Umgekehrt müssen wir uns nicht automatisch einsam fühlen, wenn wir alleine sind. Zeit ganz für uns selbst, ohne andere Menschen oder Ablenkungen kann sogar richtig gut tun. Beim oft genannten Spaziergang in der Natur einmal so richtig zur Ruhe zu kommen oder auch den ganz normalen Alltag nur für sich selbst erleben. Die eigenen Bedürfnisse in den Mittelpunkt stellen und sich mit niemandem bereden oder abstimmen müssen. Klingt irgendwie egoistisch? Nein. Wir sind im Alltag viel und oft für andere da, leisten Beziehungsarbeit, schließen Kompromisse. In der Zeit ganz für uns alleine können wir auch dafür wieder Kraft schöpfen.
Erinnerungen
Bestimmt waren viele von euch in den letzten Tagen am Friedhof, um die Gräber von verstorbenen Verwandten und anderen geliebten Menschen zu besuchen. Auch hier kann manchmal eine Art von Einsamkeit auftauchen. Wenn wir jemanden plötzlich wieder intensiv vermissen und uns irgendwie allein gelassen fühlen.
Aber gleichzeitig können wir hier auch spüren: das Erinnern ist eine ganz besondere Form der Nähe, die uns über Trauer und Einsamkeit hinweg hilft. Wir können uns mit Menschen verbunden fühlen und ihre Gegenwart spüren, auch wenn sie nicht mehr hier sind.

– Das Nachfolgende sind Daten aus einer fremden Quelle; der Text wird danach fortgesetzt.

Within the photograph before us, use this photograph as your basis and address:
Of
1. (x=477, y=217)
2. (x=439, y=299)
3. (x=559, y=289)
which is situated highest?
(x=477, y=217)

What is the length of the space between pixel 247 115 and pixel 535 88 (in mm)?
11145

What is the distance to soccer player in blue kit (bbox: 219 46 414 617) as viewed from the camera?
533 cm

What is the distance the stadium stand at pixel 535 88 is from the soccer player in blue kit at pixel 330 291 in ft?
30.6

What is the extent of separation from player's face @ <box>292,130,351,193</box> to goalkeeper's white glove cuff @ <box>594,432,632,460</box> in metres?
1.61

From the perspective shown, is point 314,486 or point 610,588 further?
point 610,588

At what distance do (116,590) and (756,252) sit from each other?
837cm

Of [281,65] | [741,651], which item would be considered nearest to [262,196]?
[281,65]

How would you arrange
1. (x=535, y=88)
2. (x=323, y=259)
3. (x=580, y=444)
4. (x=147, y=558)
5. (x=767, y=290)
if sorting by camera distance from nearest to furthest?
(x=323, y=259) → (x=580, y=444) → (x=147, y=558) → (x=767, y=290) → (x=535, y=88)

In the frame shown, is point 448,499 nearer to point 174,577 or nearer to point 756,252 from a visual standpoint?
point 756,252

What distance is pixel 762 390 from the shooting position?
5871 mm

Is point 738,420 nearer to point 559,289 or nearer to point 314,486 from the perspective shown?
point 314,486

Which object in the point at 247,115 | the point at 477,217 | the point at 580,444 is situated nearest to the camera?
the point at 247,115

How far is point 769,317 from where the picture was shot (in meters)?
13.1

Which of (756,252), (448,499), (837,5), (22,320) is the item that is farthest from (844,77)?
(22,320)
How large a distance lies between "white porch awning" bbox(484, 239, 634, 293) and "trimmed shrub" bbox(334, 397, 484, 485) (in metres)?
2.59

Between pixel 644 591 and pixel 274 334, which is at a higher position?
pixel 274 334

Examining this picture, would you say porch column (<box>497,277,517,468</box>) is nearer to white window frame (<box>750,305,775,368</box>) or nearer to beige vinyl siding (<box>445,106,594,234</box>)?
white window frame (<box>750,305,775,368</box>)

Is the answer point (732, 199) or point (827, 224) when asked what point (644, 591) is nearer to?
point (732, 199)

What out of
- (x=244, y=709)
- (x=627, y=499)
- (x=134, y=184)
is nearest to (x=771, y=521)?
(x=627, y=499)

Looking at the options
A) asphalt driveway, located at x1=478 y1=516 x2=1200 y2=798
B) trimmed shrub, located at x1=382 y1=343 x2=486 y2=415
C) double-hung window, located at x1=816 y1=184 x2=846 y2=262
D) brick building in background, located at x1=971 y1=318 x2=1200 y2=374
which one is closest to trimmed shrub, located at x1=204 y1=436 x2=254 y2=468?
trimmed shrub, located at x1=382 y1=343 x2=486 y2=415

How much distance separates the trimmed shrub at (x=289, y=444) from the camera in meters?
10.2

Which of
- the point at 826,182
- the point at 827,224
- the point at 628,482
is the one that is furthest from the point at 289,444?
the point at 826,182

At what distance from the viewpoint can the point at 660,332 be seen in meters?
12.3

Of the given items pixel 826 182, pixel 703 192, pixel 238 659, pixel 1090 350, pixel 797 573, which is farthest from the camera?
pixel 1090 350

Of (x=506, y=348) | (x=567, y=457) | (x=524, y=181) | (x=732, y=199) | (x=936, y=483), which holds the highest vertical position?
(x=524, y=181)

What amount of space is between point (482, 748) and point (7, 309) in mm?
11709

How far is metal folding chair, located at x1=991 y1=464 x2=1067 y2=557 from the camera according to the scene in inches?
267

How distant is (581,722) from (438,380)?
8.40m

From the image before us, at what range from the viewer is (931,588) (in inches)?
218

Sie haben einen Platz in unserem Leben, den wir mit Erinnerungen füllen und lebendig halten.
Und nicht zuletzt gibt es da eine ganz besondere Präsenz in unserem Leben, die immer da ist und uns niemals alleine lässt. Wenn wir offen dafür sind und es zulassen, können wir spüren: Gott ist da – trägt, begleitet und hält uns. In den belebten Momenten genau so wie in den Einsamen.